Once you're comfortable with that, the next step is building it into a repeatable system. Both Claude and Gemini let you create a persistent project or assistant. Claude calls them Projects; Google calls them Gemini Gems. You set the instructions once: character limits, keyword placement, tone, output format. After that, you’re pretty much able to simply paste the content and get the output.
We use a Gemini Gem set up this way for a client's recipe posts on their Shopify store. When we add a new recipe, all we do is paste the raw content (it doesn't need to be polished; AI is good at working with rough material) and we get back a page title, meta description, intro text and the correct structured data values, all consistently formatted and ready to use. We now have higher quality page titles and meta descriptions, produced in half the time.

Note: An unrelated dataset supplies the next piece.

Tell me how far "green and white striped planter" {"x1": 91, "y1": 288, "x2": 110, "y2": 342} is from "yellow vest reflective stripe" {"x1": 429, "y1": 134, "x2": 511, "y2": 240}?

A quick aside: that structured data piece is worth a mention separately. If you're not familiar with how schema markup works alongside your meta content, we've covered it in detail in our post about structured data. If you'd like a post specifically on setting up Gemini Gems and Claude Projects for tasks like this, let us know and we'll write one.
What to check before you publish
AI gets this wrong in predictable ways, but as we all know, AI is constantly learning. The more time and effort you put in, the better the results will be:
- It goes over character limits. Count the characters or paste into a title tag checker before publishing. If you're using the SEO fields at the bottom of a product or collection page in Shopify, there's a handy preview of how your title and description will appear in Google.
- It invents specifics. If you didn't tell it your delivery threshold or return policy, don't let it write them into the meta description. Make sure your AI is focused on the main content at hand.
- It defaults to bland. If the output sounds like every other result in the search listings, push back. Ask it to be more specific or try a different angle. If you’re using a Project or Gem, over time your AI will learn the output you prefer.
- It may duplicate your H1. Read both side by side before saving. Better still instruct this in the prompt, or your Gem or Project instructions. The more information you provide, the better the results will be.
And remember, run anything AI produces through a quick sense-check. It's a first draft, not a final answer.